The ontimeflights site creates a strawman argument by purposefully portraying ATC technology as being decades out of date. As of 2015 all 20 Air Route Traffic Control Centers in the continental US upgraded to
ERAM - The Nextgen ADS-B compatible replacement of the old HOST computer system. Most also no longer use "paper slips" (flight strips). They're also obfuscating the overall point in stupid analogies. "Can you believe ATC doesn't use basic GPS technology like what's in your smartphone today?" (Actually I can you morons, I'm all for ADS-B supplementing the ground based radar system, but getting rid of it entirely will be really bad news when other traffic forgets to switch on their transponder, or hijackers intentionally switch it off, etc. Plus the deadline for implementation is 2020 and hasn't even happened yet.)
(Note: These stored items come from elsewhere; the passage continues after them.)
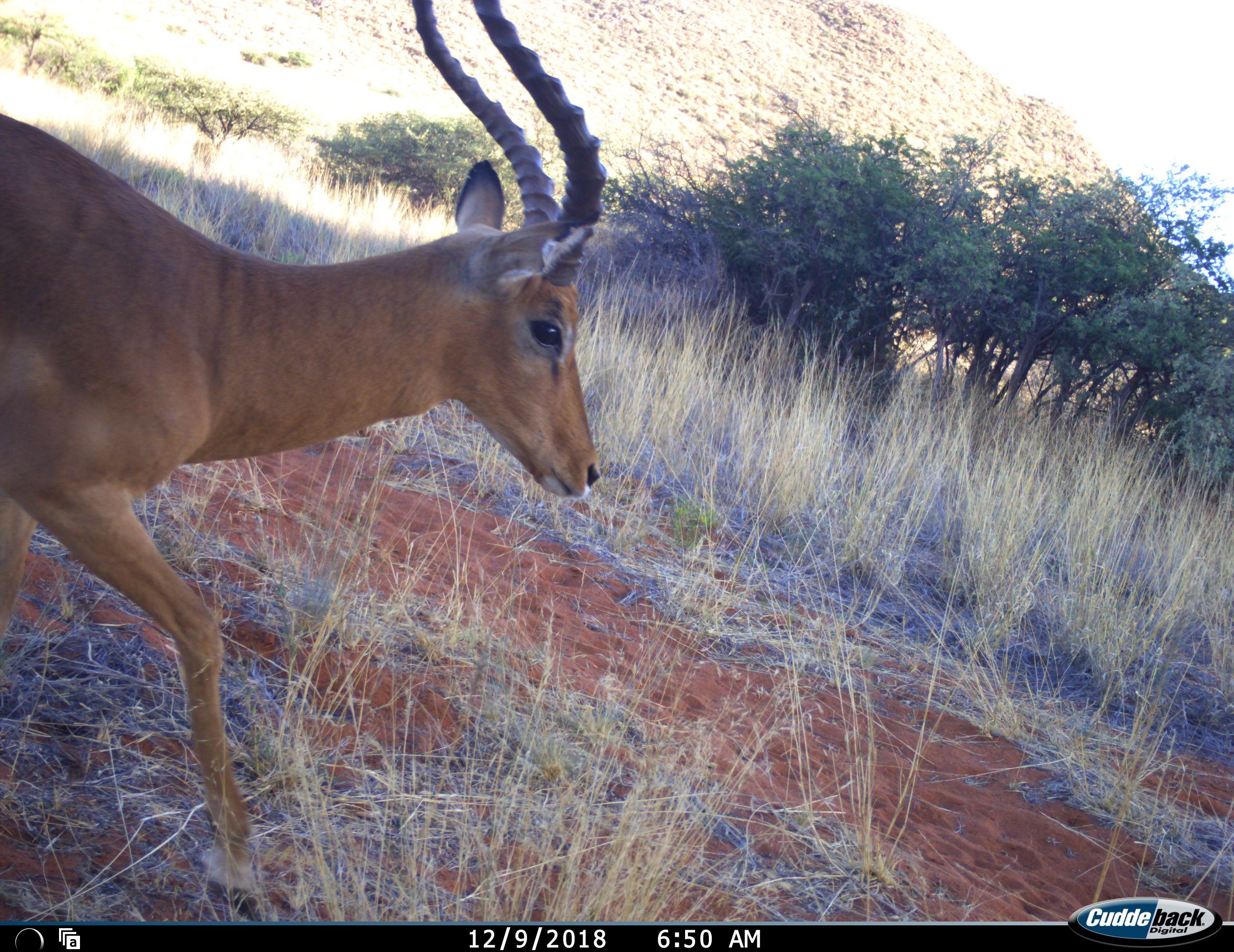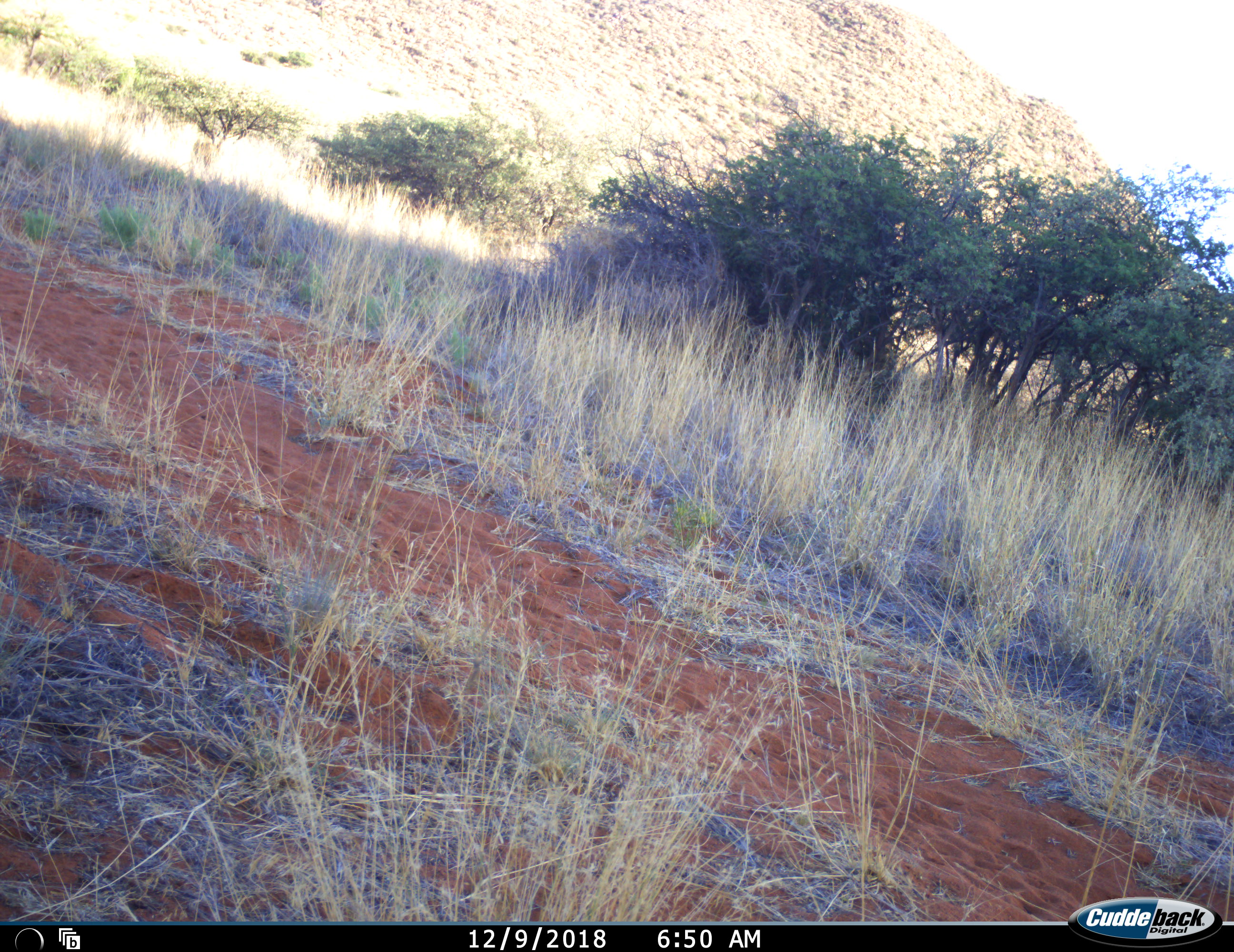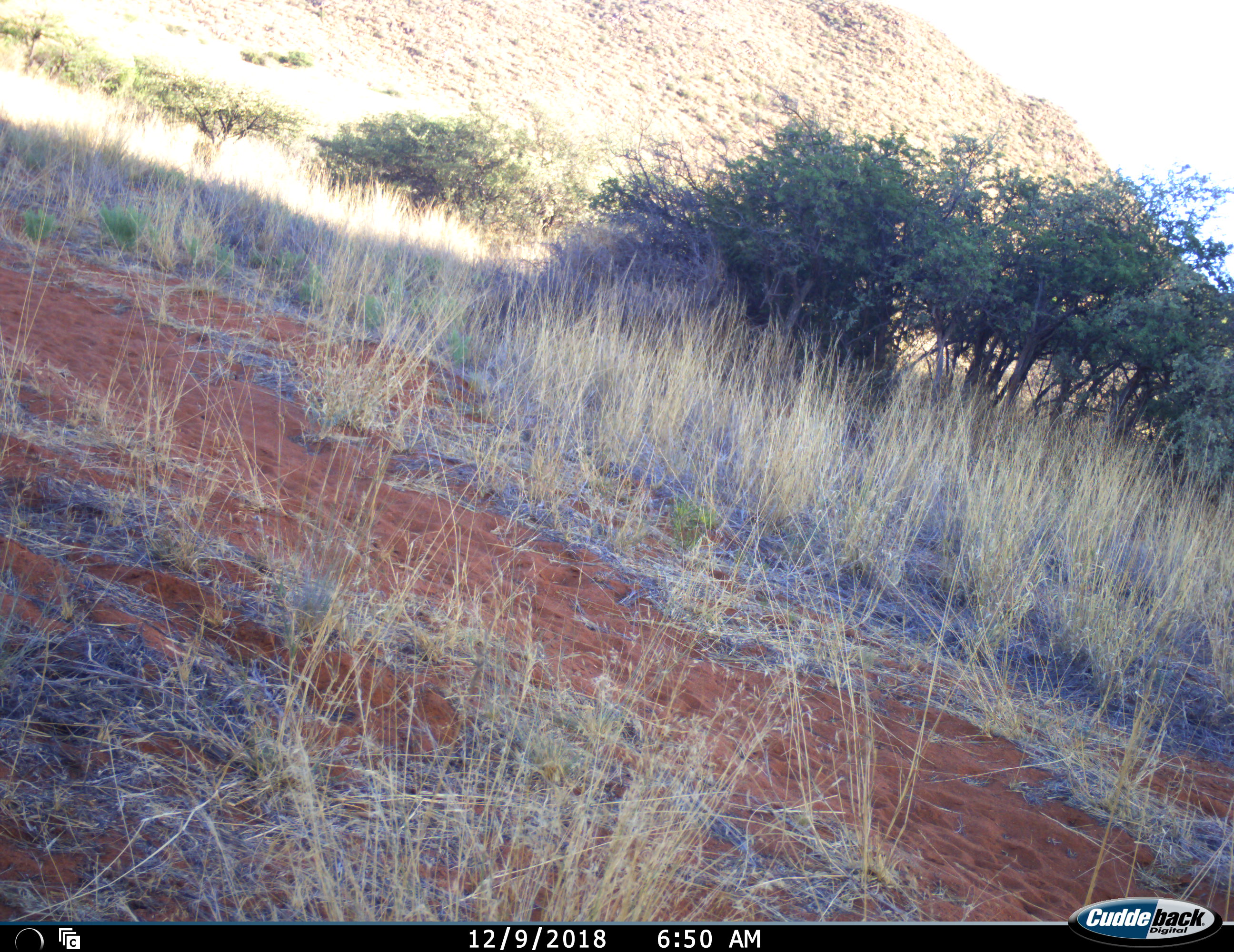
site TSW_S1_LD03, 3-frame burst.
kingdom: Animalia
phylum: Chordata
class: Mammalia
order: Artiodactyla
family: Bovidae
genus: Aepyceros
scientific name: Aepyceros melampus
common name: impala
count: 1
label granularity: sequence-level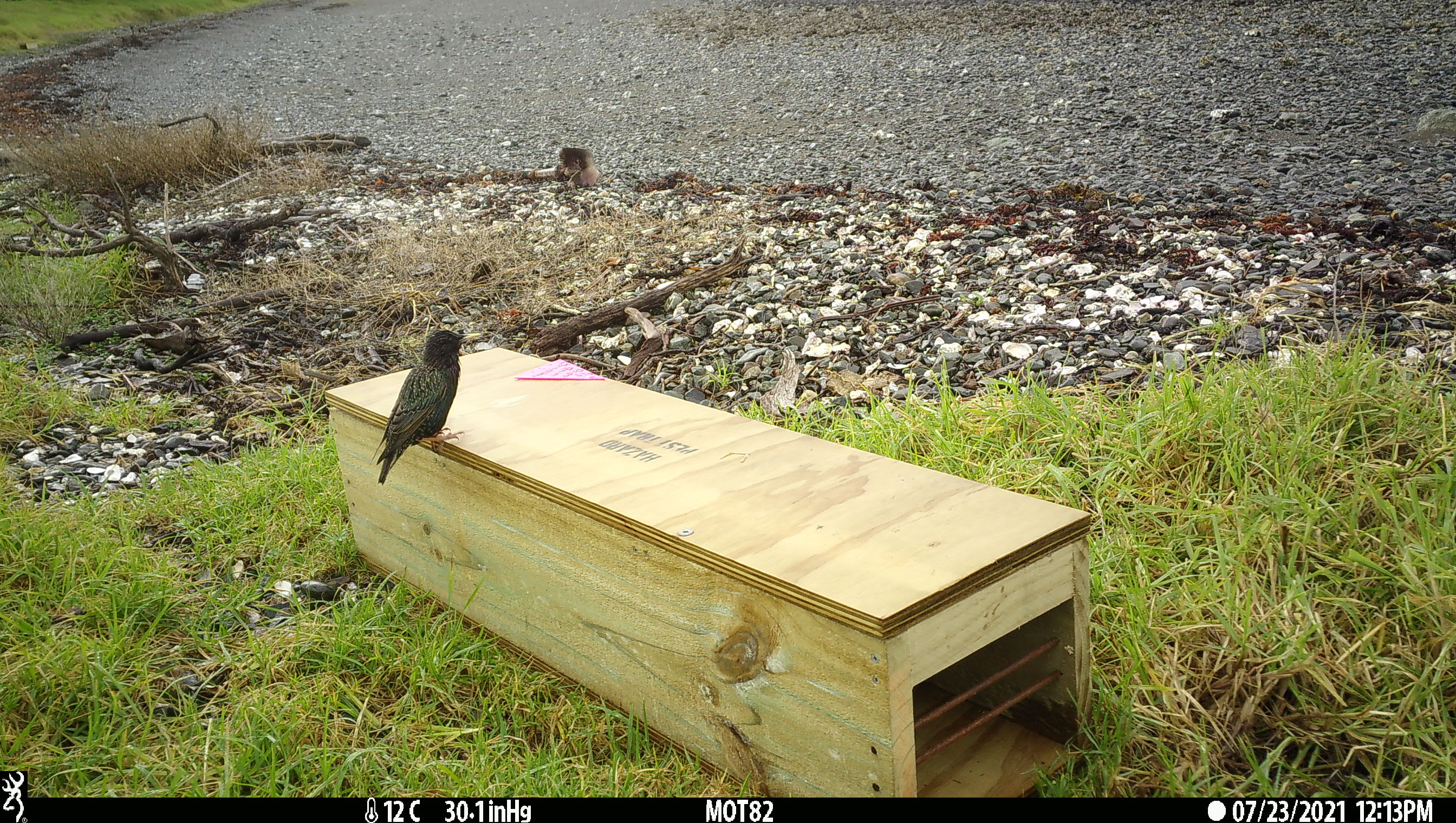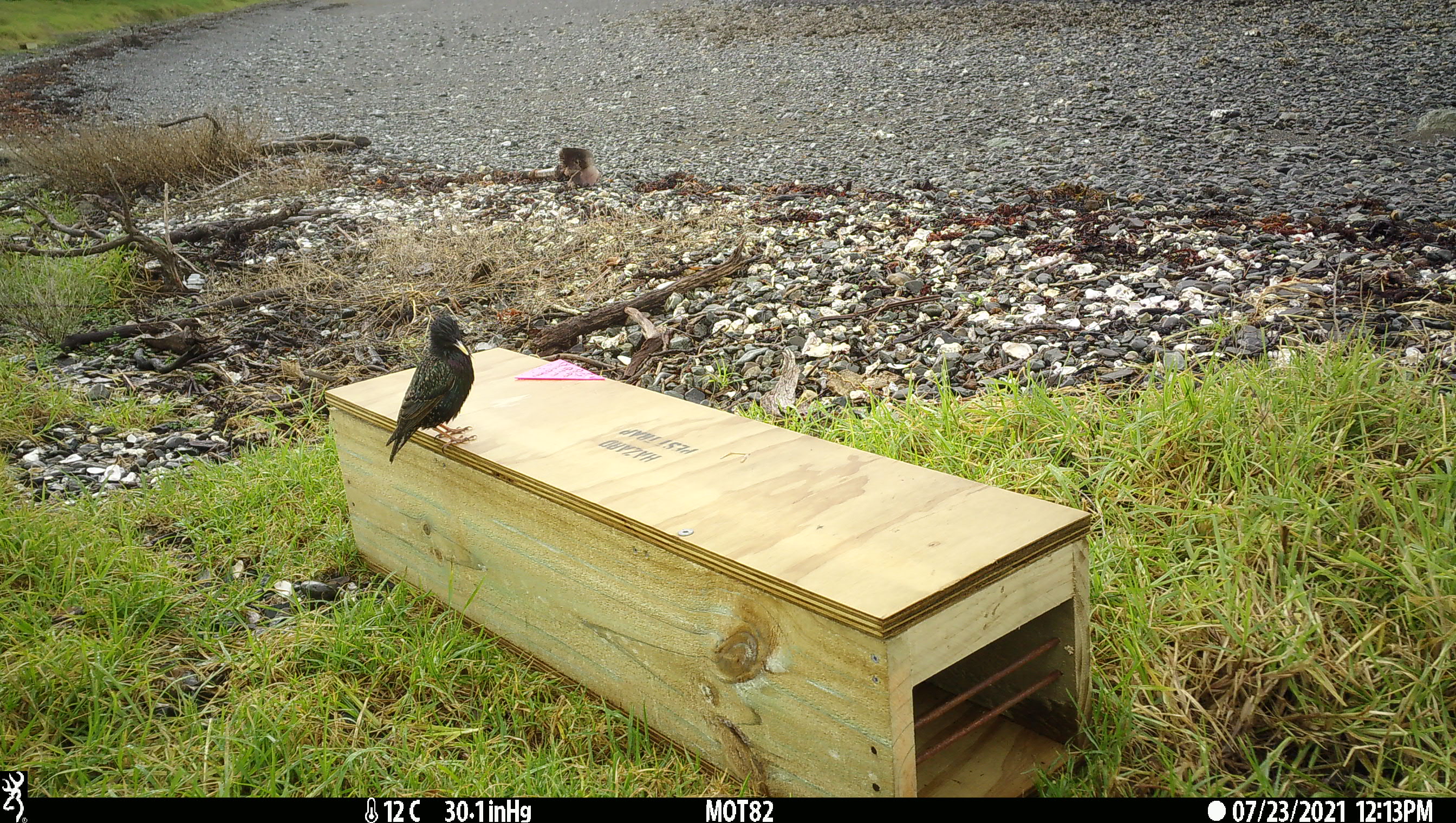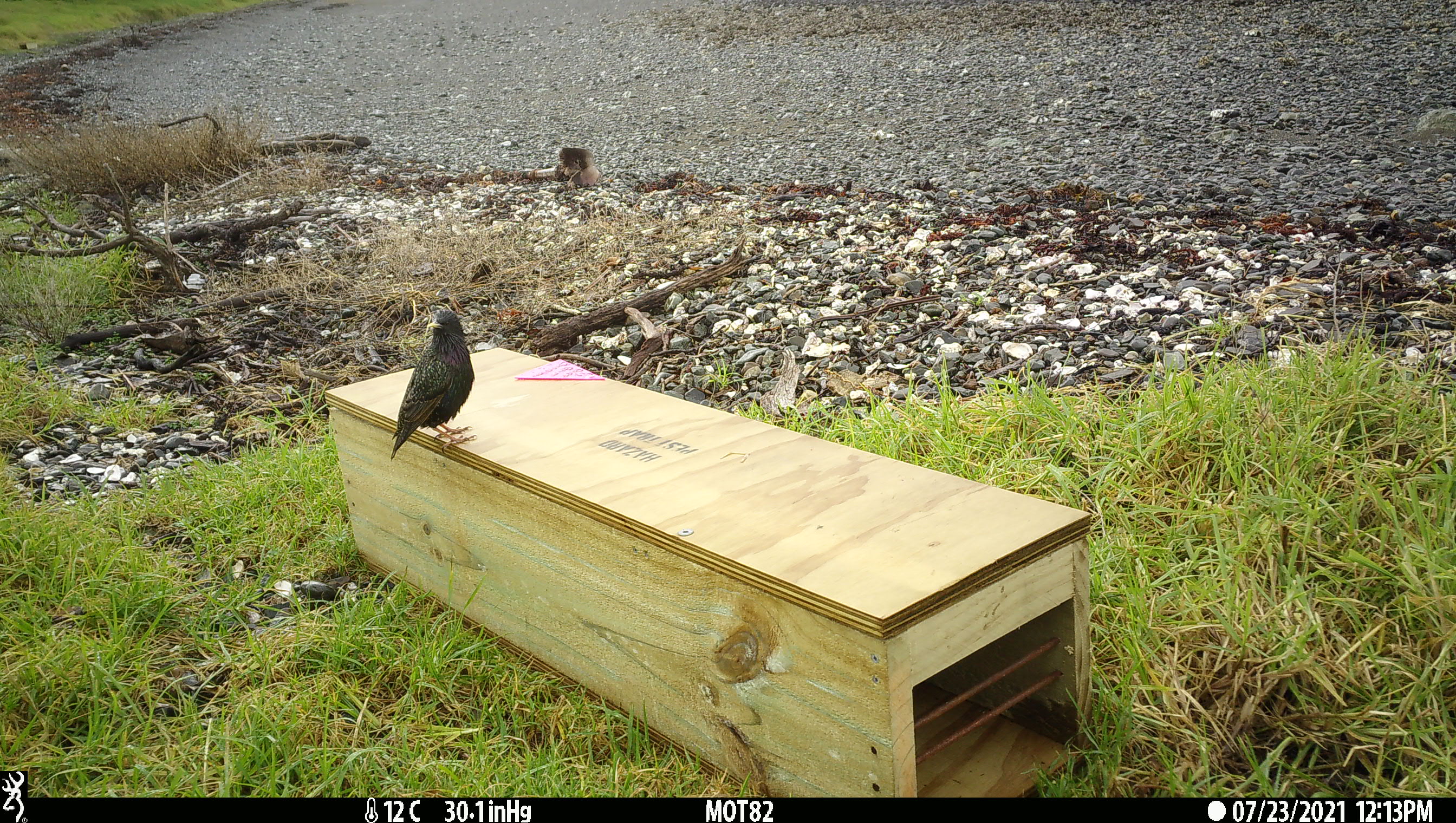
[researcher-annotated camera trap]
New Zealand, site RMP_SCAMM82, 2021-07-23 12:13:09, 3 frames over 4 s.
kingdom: Animalia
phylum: Chordata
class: Aves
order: Passeriformes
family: Sturnidae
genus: Sturnus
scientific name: Sturnus vulgaris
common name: european starling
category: starling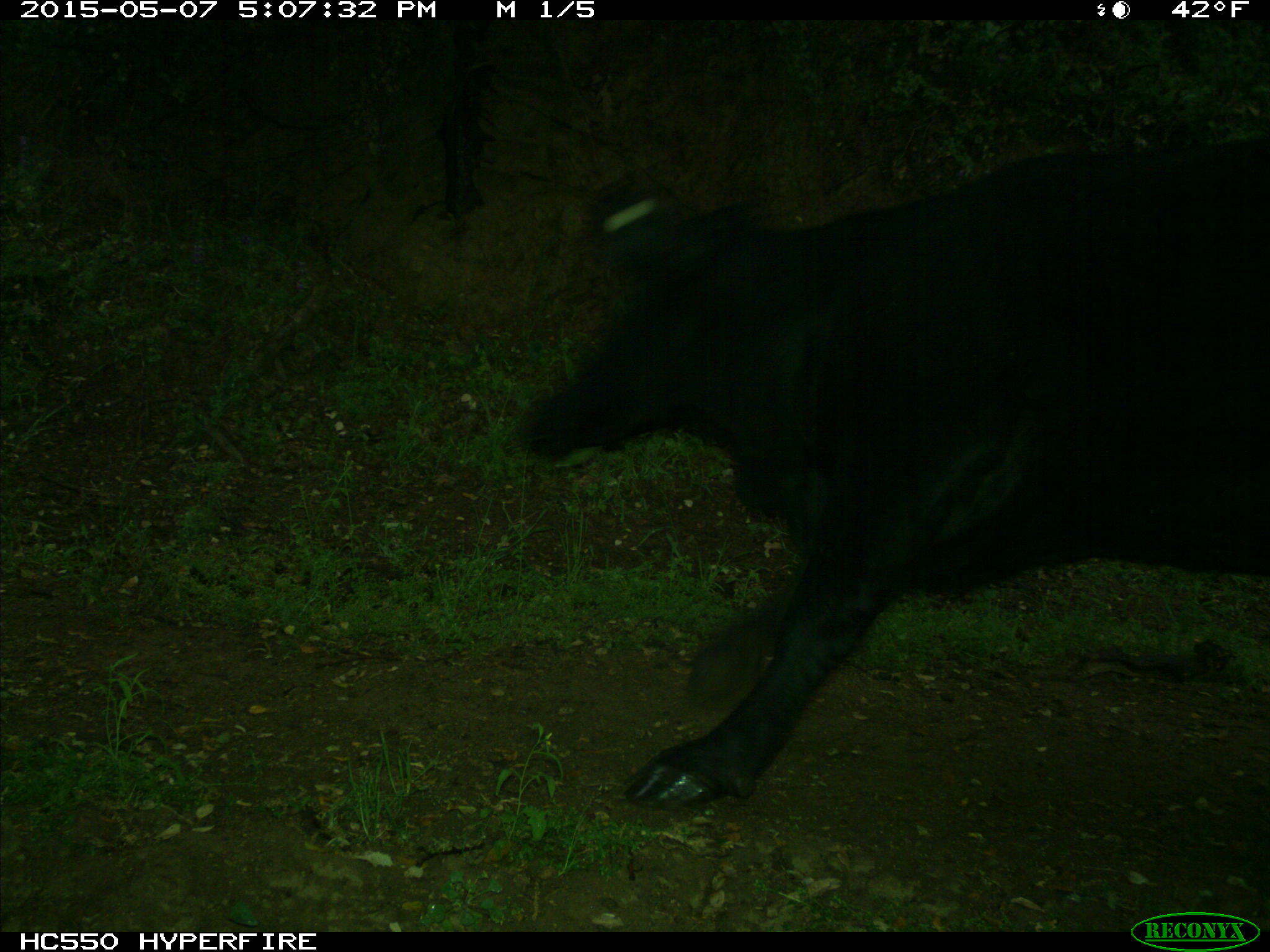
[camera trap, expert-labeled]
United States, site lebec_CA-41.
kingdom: Animalia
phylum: Chordata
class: Mammalia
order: Artiodactyla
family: Bovidae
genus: Bos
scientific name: Bos taurus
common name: domestic cow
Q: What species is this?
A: Bos taurus (domestic cow).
I took a tour of Los Angeles ARTCC last month and was blown away. It was my first tour of an enroute facility, and other than being generally impressed walking into a room of more than 100 people on the midnight shift, I was really surprised by all the ERAM upgrades. The Traffic Management Unit (TMU) is like floor to ceiling LCDs showing the status of the NAS, and other than oceanic (which shouldn't count

) paper flight strips are totally gone.
This is the overall setup post ERAM, D-side on the left and R-side on the right (this photo was taken in an ATC lab but contains the same equipment):
The R-side is the radar controller that talks to aircraft and separates them by radar. The D-side is the assistant controller for that sector. My original understanding of a D-side was someone who squinted at and shuffled flight progress strips around, and answered interphone calls. These days the flight strips have been replaced with an LCD screen called URET, and the D-side uses URET as a tool to try and predict downstream traffic conflicts based on routes and time (ETAs over fixes, etc) and resolve them before the R-side ever sees them.
More on URET:
http://automation.forthillgroup.com/story/URET
The thing that kept surprising me about the enroute environment was how much emphasis is put on solving problems before they happen, and how the TMUs work to reduce congestion at a certain airport by working upstream to institute gate holds at the departure airports (the alternative of sitting in holding patterns on STARs until minimum fuel is worse).
So for you guys griping about NextGen and privatization of ATC being the silver bullet that will get rid of gate holds - your argument has no basis in reality. The traffic capacity of the national ATC system is a known thing, and as soon as it reaches capacity the cogs in the machine spring into motion and start working backwards up the chain to kill the problem at its source (gate holds).
While controller staffing and training plays a role, the overall problem is every airline scheduling the same departure and arrival pushes at the same times - there's only so much pavement you can use for takeoff and landing, and so little lateral and vertical separation you can put between airplanes.
This is the disfunctional price you pay for a "free-market", de-regulated airline industry.